A hotspot forms in my chest. I’ve missed how he protects me. I miss our family. “Why do you hate him so much?”

“He’s a user, known for bed-hopping and then bragging afterwards. I don’t want you becoming a conquest.”

“Like you don’t bed-hop.”

“Out of necessity and because I’m not a one woman kind of man. I don’t live a life that supports a girlfriend, but I don’t brag and I don’t make promises I can’t keep.”

Because he’s a goodbye waiting to happen. “When do you leave again?”

“Two days.”

The hotspot is now an ache. Two days. “Oh.”

“We’ll be back for your eighteenth birthday.”

In six months. I guess I’m supposed to cheer up now.

A loud sound jolts me and I sit up. “What happened?”

“We need gas,” Meg announces, and I glance around to find we’re at a gas station and her door is open. “You’ve been asleep about an hour.”

“Asleep,” I repeat, and frown with Luke’s name in my head. Luke. I know why I dreamed of my brother, but why does Luke keep showing up in my dreams? At least they are dreams, not flashbacks with blackouts, I remind myself.

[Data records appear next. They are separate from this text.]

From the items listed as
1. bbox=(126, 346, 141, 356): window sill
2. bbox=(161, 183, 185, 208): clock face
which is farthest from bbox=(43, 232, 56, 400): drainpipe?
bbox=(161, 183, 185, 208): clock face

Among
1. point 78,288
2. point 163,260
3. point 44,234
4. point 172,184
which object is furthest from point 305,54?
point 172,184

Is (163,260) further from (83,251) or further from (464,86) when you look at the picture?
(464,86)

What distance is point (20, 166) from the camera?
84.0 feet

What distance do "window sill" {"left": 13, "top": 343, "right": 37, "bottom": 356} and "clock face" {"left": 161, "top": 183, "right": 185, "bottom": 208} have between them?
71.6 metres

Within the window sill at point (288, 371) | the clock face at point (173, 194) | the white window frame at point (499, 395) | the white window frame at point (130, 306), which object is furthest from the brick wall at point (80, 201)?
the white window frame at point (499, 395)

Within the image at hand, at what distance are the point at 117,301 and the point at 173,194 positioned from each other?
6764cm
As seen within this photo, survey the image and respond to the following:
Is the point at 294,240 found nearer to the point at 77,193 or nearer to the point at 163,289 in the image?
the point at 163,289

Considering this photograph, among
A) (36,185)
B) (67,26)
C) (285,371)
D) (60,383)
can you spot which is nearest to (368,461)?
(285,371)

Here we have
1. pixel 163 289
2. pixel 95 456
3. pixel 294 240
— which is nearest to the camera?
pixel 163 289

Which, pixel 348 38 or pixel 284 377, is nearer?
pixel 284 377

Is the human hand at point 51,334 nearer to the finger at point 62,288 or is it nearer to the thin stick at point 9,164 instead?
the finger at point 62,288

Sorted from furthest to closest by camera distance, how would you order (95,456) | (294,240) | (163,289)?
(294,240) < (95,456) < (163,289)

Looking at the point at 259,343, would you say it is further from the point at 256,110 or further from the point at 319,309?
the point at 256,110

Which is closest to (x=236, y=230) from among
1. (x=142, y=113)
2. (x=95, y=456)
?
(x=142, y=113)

“Want anything from inside?” Meg asks.

My stomach rumbles. “I need a snack, but I think I’ll go to the bathroom.”

“Just get whatever you want and put it at the register.” She climbs out of the car and shuts the door.

Grabbing my purse, I go still with a memory. My fake boss in Denver was named Luke. My fist balls over my racing heart. Chad had been trying to tell me he was alive. Don’t like the way the bastard looks at you. He’s lucky I don’t beat his ass. No. Chad, being bossy, macho Chad, had been trying to tell me he was about to beat Liam’s ass.

“Damn it,” I whisper. “He’s not the enemy.”

Shoving open the door and shivering against the cold, I glance at Meg over the hood. “I’m freezing. I really need clothes and a coat of some sort to make it the next few days.”

“Oh gosh, yes. I’m sorry.” She pops the trunk and opens it, displaying a couple of suitcases, unzipping one and handing me a jacket with a hood. “We can grab you some stuff on the road, too.”

I nod and slip on the jacket. “Any idea why Chad would have put a camera in the computer you gave me to use back in Denver?”

She snorts and shuts the trunk. “Yeah. He didn’t trust Liam Stone. He was determined to find a connection between him and the men he was in trouble with.”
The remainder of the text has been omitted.